Der Einzelhandel steht durch den Onlinehandel massiv unter Druck. Dabei bietet der Ausbau des Omnichannel große Chancen, die Zukunft des Einzelhandels zu sichern. Eine wichtige Rolle spielen dabei Fulfillment-Center, Mikro-Depots und Dark Stores. Wie eine gelungene Omnichannel-Präsenz aussehen kann, zeigen Amazon und Alibaba.

Es besteht kein Zweifel, dass der E-Commerce-Markt weiter an Bedeutung gewinnen wird und den Einzelhandel in seiner jetzigen Form massiv unter Druck setzt. So deuten jüngste Prognosen darauf hin, dass der E-Commerce-Markt seinen schnellen und dynamischen Aufstieg fortsetzen wird. Die Penetrationsrate der E-Commerce-Nutzer wird laut Statista 2023 in Deutschland bei 81,1 Prozent liegen und im Jahr 2027 voraussichtlich 83,6 Prozent erreichen. Dabei wird der Umsatz in 2023 etwa 144 Milliarden Euro betragen und jährlich um 8,79 Prozent steigen. Doch Einzel- und Onlinehandel müssen sich nicht ausschließen. Im Gegenteil, die Vorteile und Annehmlichkeiten des Onlinehandels können auch den Einzelhandel fit für die Zukunft machen. Entscheidend ist, dass der Einzelhandel eine Omnichannel-Präsenz etabliert, die das Kundenerlebnis Online und Offline nahtlos miteinander verknüpft.

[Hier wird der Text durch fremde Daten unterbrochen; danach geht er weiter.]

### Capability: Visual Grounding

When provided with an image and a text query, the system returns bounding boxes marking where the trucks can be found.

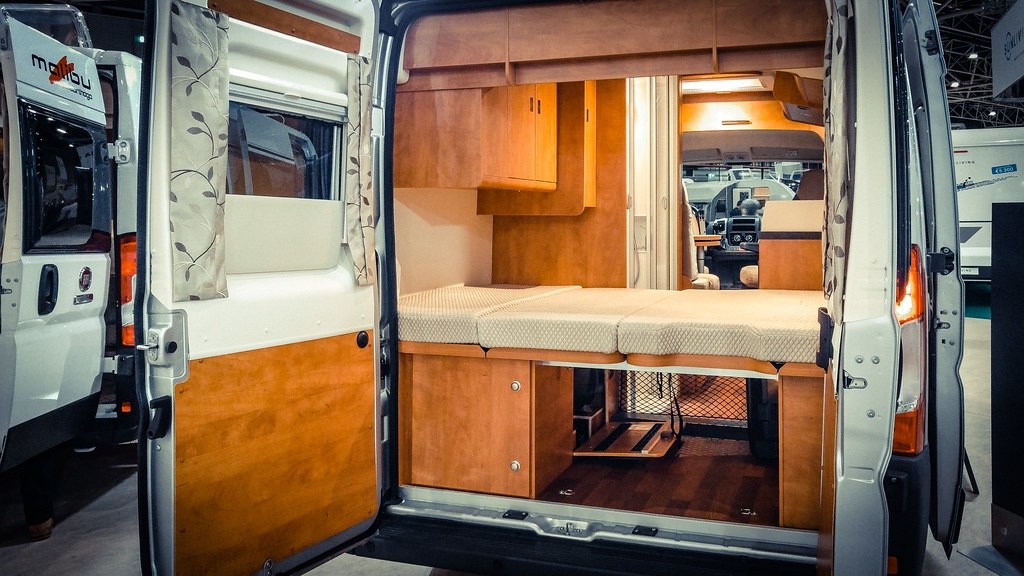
[1,8,320,476]
[127,1,965,576]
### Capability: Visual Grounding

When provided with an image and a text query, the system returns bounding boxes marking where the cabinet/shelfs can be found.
[398,354,573,499]
[393,83,557,192]
[477,80,596,217]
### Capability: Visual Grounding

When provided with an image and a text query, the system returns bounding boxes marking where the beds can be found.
[397,282,828,364]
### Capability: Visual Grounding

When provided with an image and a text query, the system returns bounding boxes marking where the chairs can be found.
[740,169,824,288]
[682,179,721,289]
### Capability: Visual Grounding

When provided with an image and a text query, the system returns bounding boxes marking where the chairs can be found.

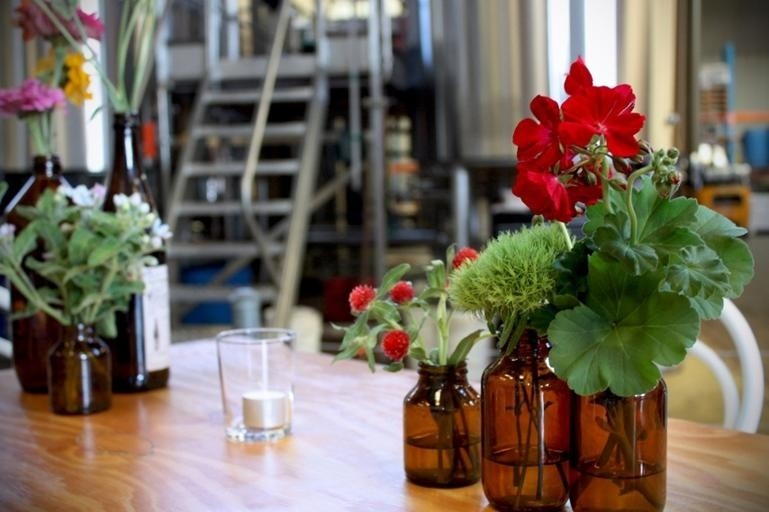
[657,292,765,432]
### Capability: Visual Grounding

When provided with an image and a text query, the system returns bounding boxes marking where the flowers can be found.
[338,244,493,472]
[1,177,176,398]
[450,224,566,497]
[512,61,757,505]
[1,1,105,155]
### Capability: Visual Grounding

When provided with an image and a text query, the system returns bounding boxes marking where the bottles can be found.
[571,376,669,510]
[47,323,114,416]
[404,359,483,487]
[101,112,174,390]
[4,154,83,398]
[483,327,570,512]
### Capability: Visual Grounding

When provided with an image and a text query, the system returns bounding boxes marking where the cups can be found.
[215,328,298,443]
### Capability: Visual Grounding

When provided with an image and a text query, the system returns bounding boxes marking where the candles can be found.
[243,391,287,428]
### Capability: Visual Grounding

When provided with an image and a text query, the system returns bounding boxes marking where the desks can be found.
[4,328,768,509]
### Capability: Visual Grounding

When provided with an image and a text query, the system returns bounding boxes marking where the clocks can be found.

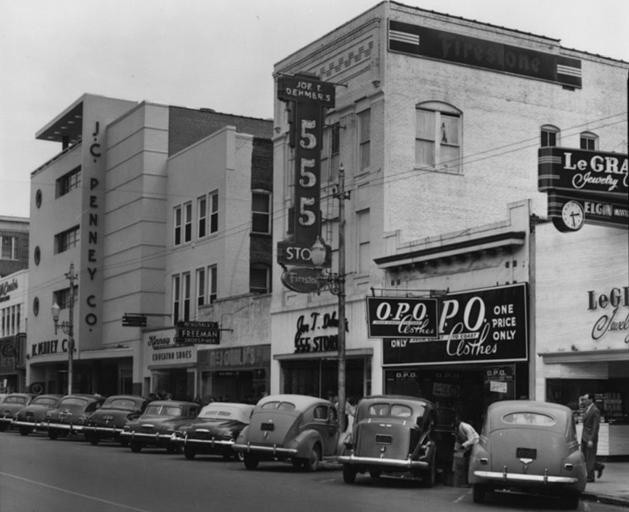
[554,200,585,233]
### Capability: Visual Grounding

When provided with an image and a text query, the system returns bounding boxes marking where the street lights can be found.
[309,232,350,435]
[50,302,74,395]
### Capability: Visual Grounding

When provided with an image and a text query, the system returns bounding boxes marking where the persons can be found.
[579,393,605,483]
[330,395,357,435]
[140,389,173,413]
[445,415,479,488]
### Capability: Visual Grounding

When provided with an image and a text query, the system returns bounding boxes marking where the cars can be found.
[121,397,205,455]
[183,400,257,461]
[0,388,144,449]
[231,394,344,470]
[336,393,456,485]
[469,398,587,507]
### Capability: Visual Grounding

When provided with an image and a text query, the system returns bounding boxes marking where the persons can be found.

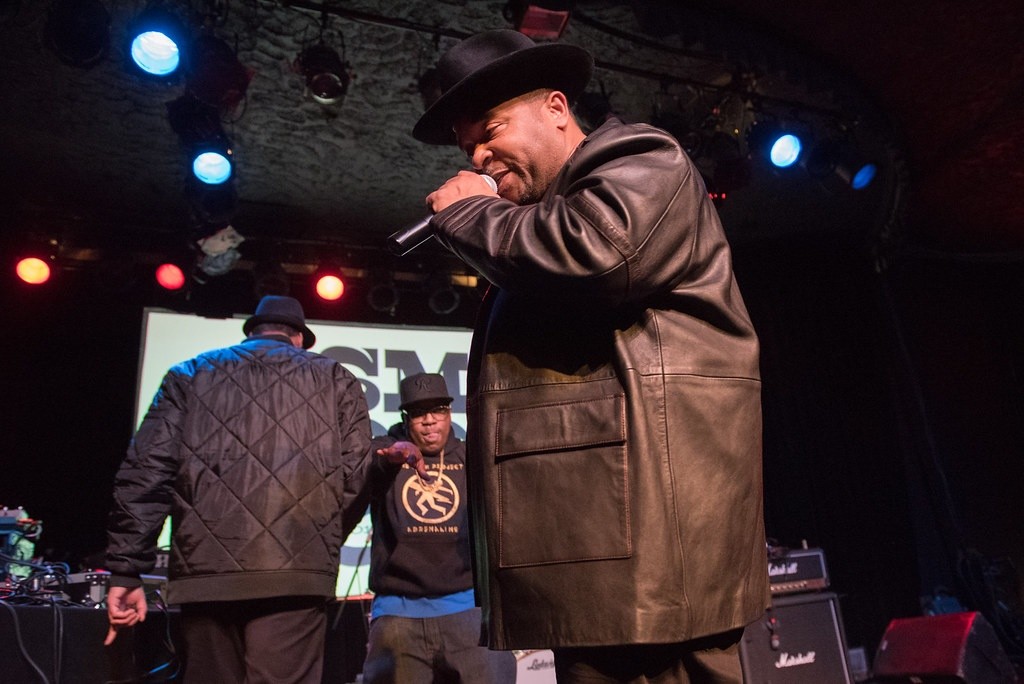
[98,296,376,683]
[426,39,770,684]
[360,381,519,681]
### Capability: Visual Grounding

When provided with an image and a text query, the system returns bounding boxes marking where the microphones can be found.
[366,528,373,543]
[387,174,498,255]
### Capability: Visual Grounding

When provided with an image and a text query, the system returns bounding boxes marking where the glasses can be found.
[402,402,452,424]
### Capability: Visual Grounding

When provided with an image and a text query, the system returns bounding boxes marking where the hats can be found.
[398,372,454,411]
[411,29,594,147]
[242,295,317,350]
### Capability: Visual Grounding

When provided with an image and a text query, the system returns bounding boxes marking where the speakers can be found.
[735,590,1022,684]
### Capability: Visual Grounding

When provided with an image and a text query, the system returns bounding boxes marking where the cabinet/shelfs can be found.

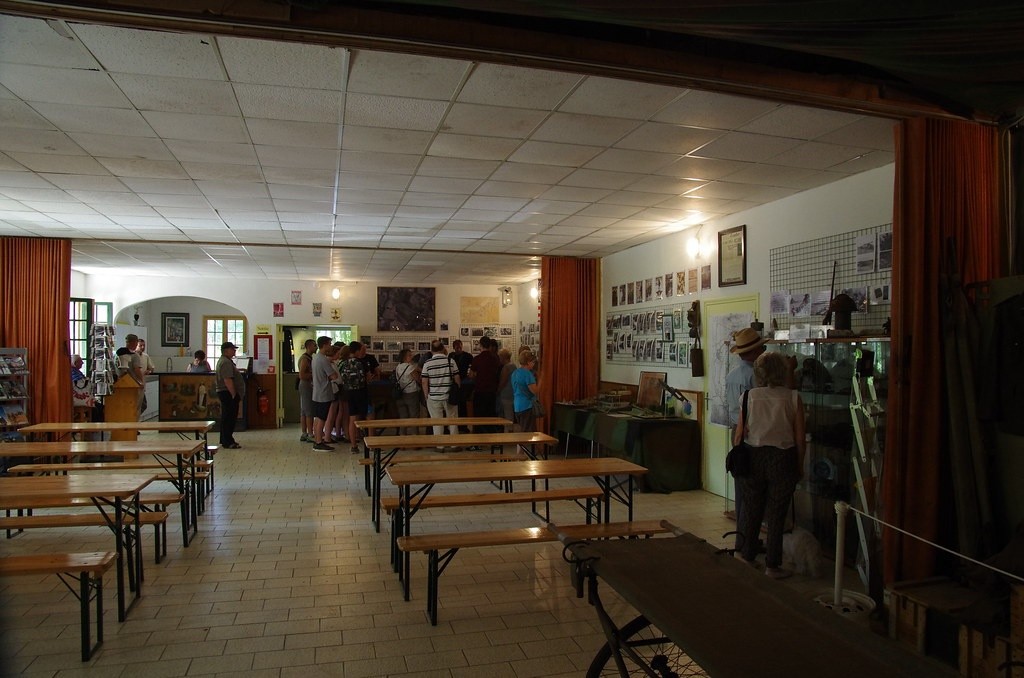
[764,337,890,572]
[0,347,34,477]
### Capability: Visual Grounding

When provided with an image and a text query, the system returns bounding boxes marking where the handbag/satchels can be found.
[447,383,459,405]
[295,377,300,389]
[726,445,750,479]
[532,400,545,417]
[72,379,96,408]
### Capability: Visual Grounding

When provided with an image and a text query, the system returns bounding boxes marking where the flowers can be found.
[134,304,144,314]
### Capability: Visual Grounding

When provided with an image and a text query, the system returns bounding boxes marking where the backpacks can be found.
[392,365,415,399]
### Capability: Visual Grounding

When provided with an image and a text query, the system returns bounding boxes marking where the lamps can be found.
[331,284,343,300]
[499,287,515,306]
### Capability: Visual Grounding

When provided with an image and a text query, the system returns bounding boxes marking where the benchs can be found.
[0,511,169,592]
[7,459,218,515]
[379,488,604,571]
[156,472,209,528]
[0,552,118,662]
[0,493,185,565]
[395,520,675,626]
[357,454,529,493]
[154,472,210,517]
[205,442,222,491]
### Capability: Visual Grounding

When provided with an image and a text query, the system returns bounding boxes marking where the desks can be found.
[364,432,558,532]
[0,439,204,549]
[0,474,159,622]
[597,407,701,493]
[552,398,632,459]
[354,417,512,496]
[384,457,648,602]
[16,421,217,494]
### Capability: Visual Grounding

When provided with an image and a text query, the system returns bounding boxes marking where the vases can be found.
[134,314,140,325]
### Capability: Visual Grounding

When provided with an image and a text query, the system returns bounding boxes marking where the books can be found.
[0,355,31,476]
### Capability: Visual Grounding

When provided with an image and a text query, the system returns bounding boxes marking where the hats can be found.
[221,342,239,349]
[729,328,770,354]
[126,334,141,342]
[116,348,136,355]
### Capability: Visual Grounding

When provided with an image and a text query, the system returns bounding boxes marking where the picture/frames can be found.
[359,286,540,369]
[668,343,677,366]
[606,223,747,369]
[636,371,666,410]
[159,311,190,348]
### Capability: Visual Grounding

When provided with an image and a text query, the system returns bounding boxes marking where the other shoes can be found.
[495,446,500,449]
[222,442,241,449]
[435,448,445,453]
[452,447,463,452]
[766,566,791,579]
[760,547,768,553]
[300,432,362,453]
[466,446,483,451]
[743,559,760,568]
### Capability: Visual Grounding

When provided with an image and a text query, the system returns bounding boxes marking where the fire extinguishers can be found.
[255,383,271,416]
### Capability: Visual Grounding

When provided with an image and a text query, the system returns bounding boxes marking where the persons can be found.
[187,350,211,373]
[114,334,143,382]
[134,339,155,435]
[727,327,771,551]
[215,342,245,449]
[735,352,807,579]
[71,355,104,424]
[298,335,541,462]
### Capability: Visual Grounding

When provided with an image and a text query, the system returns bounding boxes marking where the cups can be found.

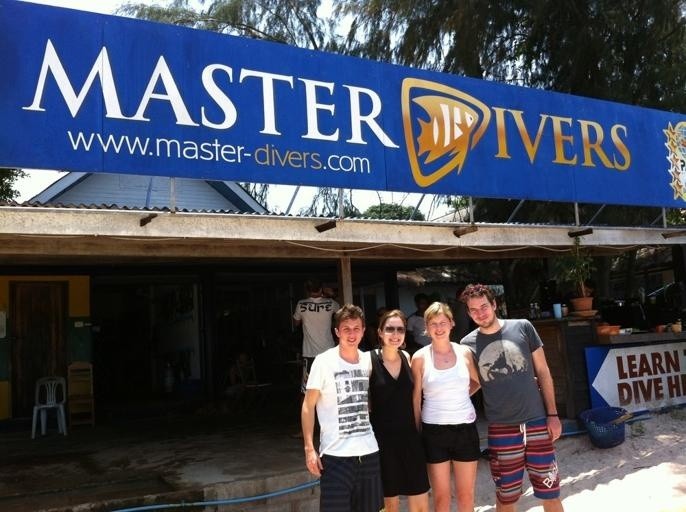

Stationäre Geschäfte zu Fulfillment-Center umfunktionieren

Die steigende Kundenerwartung nach einem nahtlosen Omnichannel-Erlebnis zwingen die Einzelhändler, ihre physischen Geschäftskonzepte anzupassen. Ziel der Einzelhandelsgeschäfte muss sein, dass sie sich in kombinierte Einzelhandels- und Logistikzentren verwandeln. Diese können dann sowohl Online- als auch In-Store-Kunden bedienen. Dabei spielen Angebote wie „Click-and-Collect“ oder „Click-and-Retour“, die in der Filiale die Abholung bzw. Rücksendung  online bestellter Ware ermöglichen, eine entscheidende Rolle.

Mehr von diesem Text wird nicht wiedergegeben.